Prior to adopting my daughter, I thought it was good enough to have children’s books that had cute animals teaching good lessons. Here are two of my favorites, by the way. But then I realized that we had only two books with a black main character. One was the classic, Snowy Day. One we got from Dolly Parton’s Imagination Library and had only read once because my kids hate baseball. We now have books that specifically focus on unity and diversity, as well as books where the main character is black. Many of these teach great lessons, such as loving yourself. Many are just normal stories and the main character just so happens to be black. Not every black character needs to be speaking/teaching about race. Sometimes they can be playing in snow, or taking a hot air balloon ride, or going to the library.
TV shows have come a long way. Thanks, to Sesame Street, there have been children of all skin colors on tv for decades, but now it is more prominent across stations. Doc McStuffins is my daughter’s hero. She is smart, kind, and caring (plus her family adopted a baby which melted my adoption-loving heart!). Miss Elaina on Daniel Tiger is awesome and has a black dad and white mom, showing diverse family dynamics, plus she always wears her clothes backwards so she and my daughter are twins. Still, we need more. Get on it, Nick Jr.
Buy diverse dolls and toys. I get it. With rare exceptions, kids want to play with dolls that look like them. Therefore, Target has mostly white dolls in mostly white communities. Buy diverse toys anyway. Have them visible. Occasionally join in with your child and create play scenarios to see how your child will react.
Who do you listen to? Our children need to hear music from diverse people. No joke, when Corynn was a baby, I asked my friend if I had to play Beyoncé for her to understand her culture. She said no, but I kid you not, the first time I played Halo Corynn lost her mind, she loved it. Bey’s got a way, I guess. If all my children every hear me play is white, southern boys singing about taking girls out into a cornfield with a six pack, that is what they will think all music sounds exactly alike. This is just the beginning of an essential list.
Consider your daily routine. How often do your children see people of color, people of different abilities, people speaking different languages? At the store, at school, at the park, at the library, at church and at the restaurant, at the doctor’s office. How often are the people of color the ones in serving roles? I stopped shopping at a store because all the cashiers were black and all the shoppers were white and I didn’t want my daughter to think that’s the way things are.

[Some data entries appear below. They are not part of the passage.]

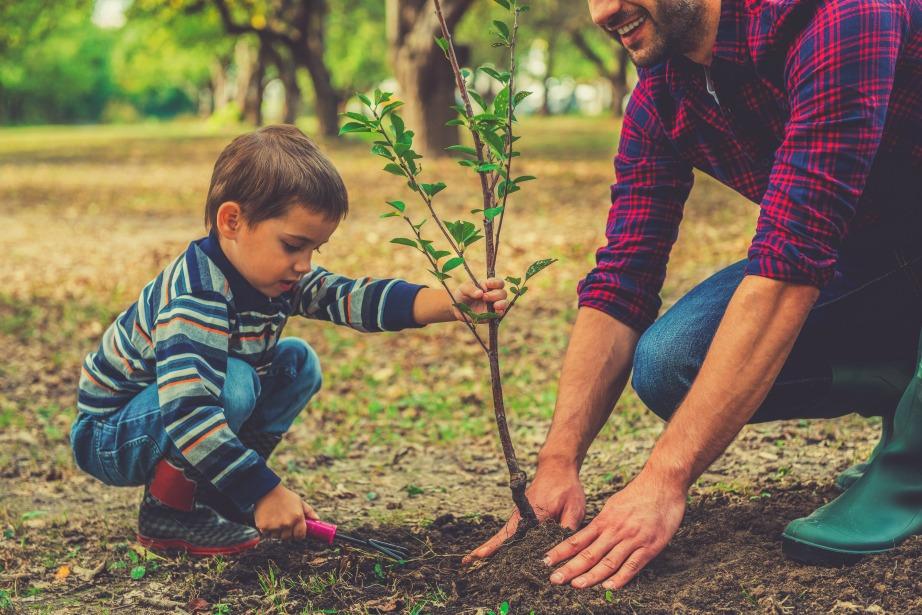 Αν κάθε άνθρωπος φύτευε από ένα δέντρο, ο πλανήτης μας θα ήταν πιο πράσινος!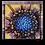 Thumbnail: Flower 4
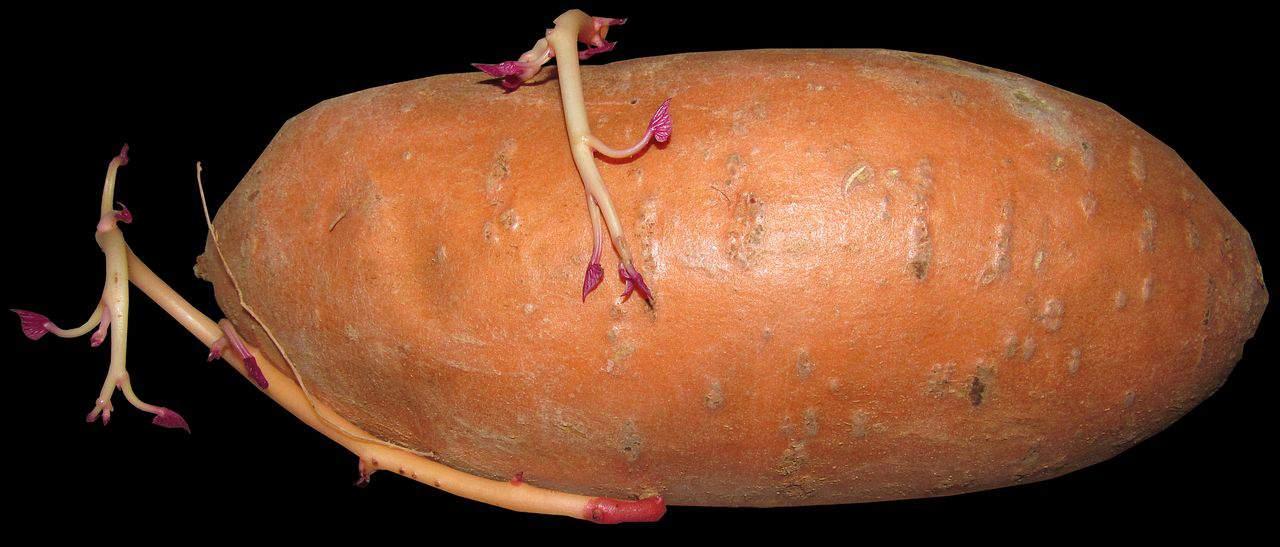 So werden Süßkartoffeln richtig geerntet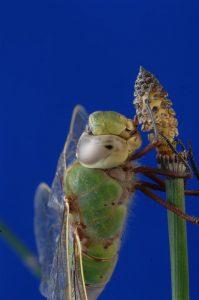 Green Darner in closeup view. (Photo courtesy Tim Daniel, copyright 2012)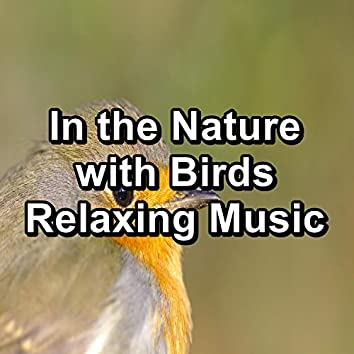 In the Nature with Birds Relaxing Music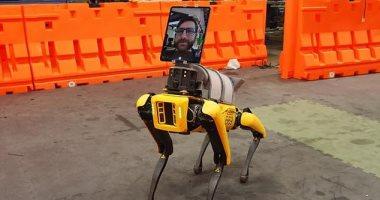 روبوت يحاكى الكلاب يعمل مع أطباء بوسطن لعلاج مرضى كورونا.. صور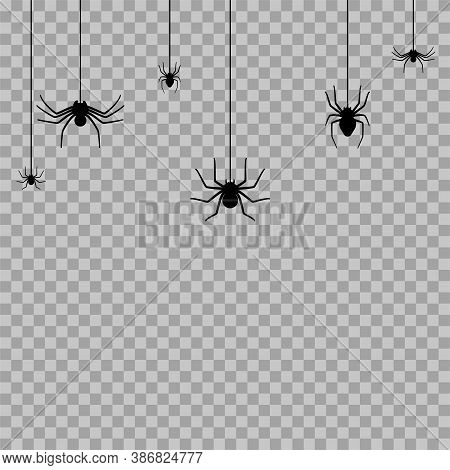 Set With Spider Silhouette. Halloween Decoration Or Tattoo Template. Simple Widow Outline Sketch. Ho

One last thing. It isn’t enough to just NOT teach your child to hate. You must actively teach them to love, to accept, to reach out, to speak up, otherwise they will default to what is easy and what is comfortable. Sounds like us, doesn’t it? Ask your children questions. What do they think about black people? People in wheelchair? Kids who have autism? Kids with learning disabilities? My guess is that their answers will surprise you.
By the way, I’m not sitting here on my high horse. Guess how many books I have with Latinos as the main characters? Guess how many shows my children watch where the main character has down syndrome? None. We still live in a mostly white suburb although we proactively seek out experiences that expand our horizons.
These small changes, these short conversations will rid your child of the fear they have towards people who are different. It will safeguard their hearts from hate. This is imperative. Your child will have a million interactions in their life and what if each of those was colored with a touch more familiarity and a touch less fear. I promise you that it will make our world better if we all do that.
Thank you for taking the time to hear me out. I welcome healthy discussion and questions if you care to engage!